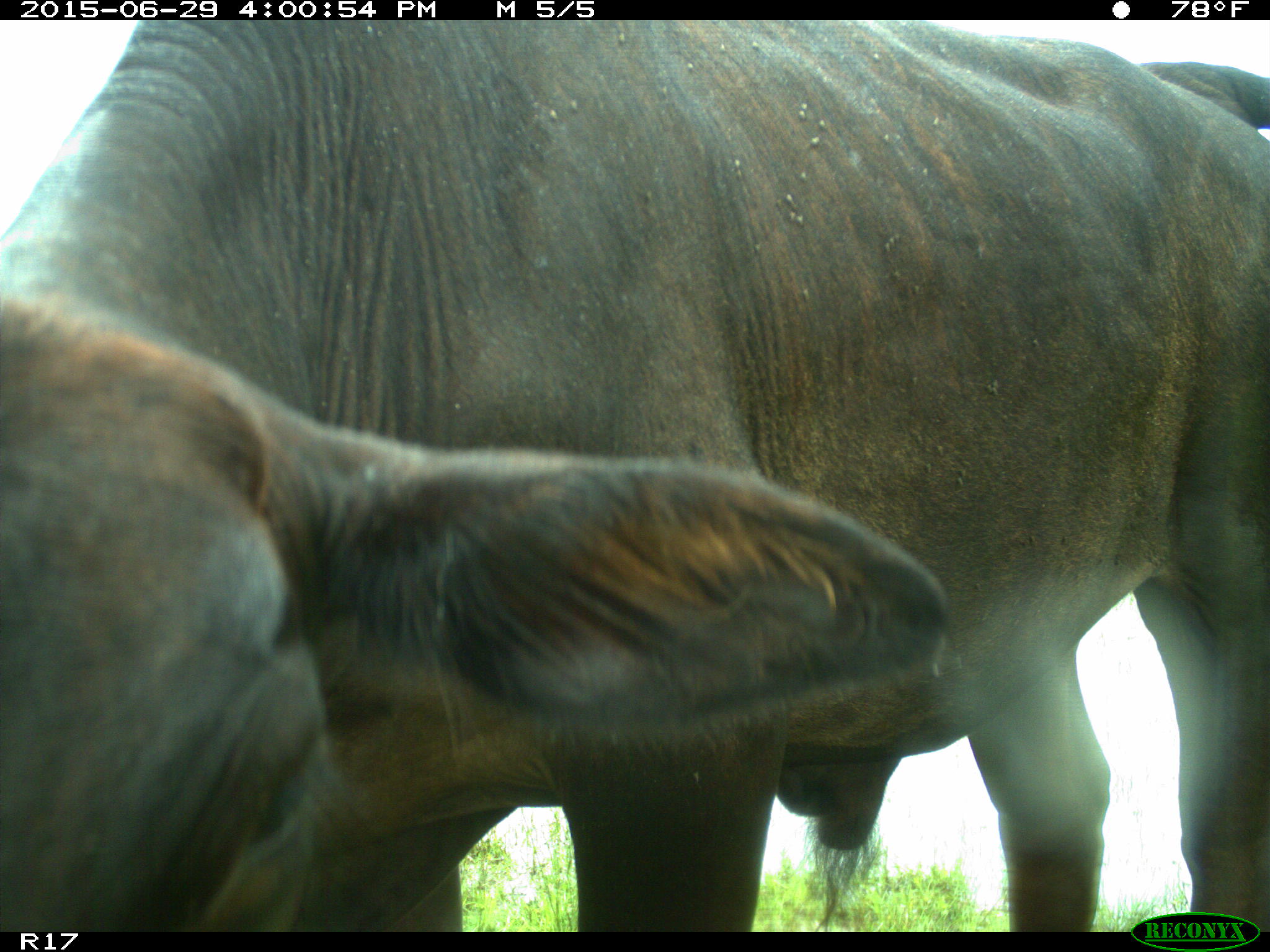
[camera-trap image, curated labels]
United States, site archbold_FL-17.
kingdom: Animalia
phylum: Chordata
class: Mammalia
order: Artiodactyla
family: Bovidae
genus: Bos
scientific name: Bos taurus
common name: domestic cow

** What the task requires **
Only the pictures should be left out; write out everything else in the records exactly.

** Solution for this exercise **
[camera-trap image, curated labels]
United States, site archbold_FL-17.
kingdom: Animalia
phylum: Chordata
class: Mammalia
order: Artiodactyla
family: Bovidae
genus: Bos
scientific name: Bos taurus
common name: domestic cow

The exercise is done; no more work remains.